O3. Cultivate new leadership for a healthy society
Opportunity Cultivate new leadership for a healthy society Recommendation The nation should encourage community leadership in a “flash mob for health” that increases wellbeing, vitality and supports each person’s potential to move toward a flourishing society at all levels and in all sectors and communities. Great leadership has a sense of purpose that generates commitments and great followership. Community leadership education and development processes can use an ecological whole person model. This form of leadership is at once personal and in concert with others who can mobilize people to rally around taking responsibility for health at both the individual and community levels. People need to learn how to self-lead as well as how to lead others in team-based learning that begins with a vision of a healthier society. Learning communities create connections that foster the capacity to listen to the perspectives of both older and younger people and to cross boundaries between fields and organizations so that health permeates all sectors.
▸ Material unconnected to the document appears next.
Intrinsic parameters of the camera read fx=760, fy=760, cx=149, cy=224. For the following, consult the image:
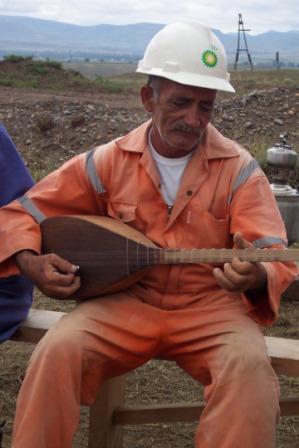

The keys to fostering leadership for health so that the nation flourishes through community engagement include:
- Convene local leadership sessions supported by people from the military, the Peace Corps, business and recognized non-profit organizations.
- Create a cultural change leadership group dedicated to fostering the movement to bring about the profound cultural shift and vision of healthy people in healthy places.
- Communicate the key concepts of health, wellness, salutogenesis and holism using words such as flourishing and wellbeing which people relate to easily.
- Offer leadership teachings to various audiences, including youths and elders, who can diffuse lessons through schools and community projects.
- Create a National Health Corps that includes chapters and programs for people at various stages of their careers and connects virtual as well as geographic communities.
- Use a case-based learning process that incorporates complexity theory and change management knowledge applied through teams that support community health.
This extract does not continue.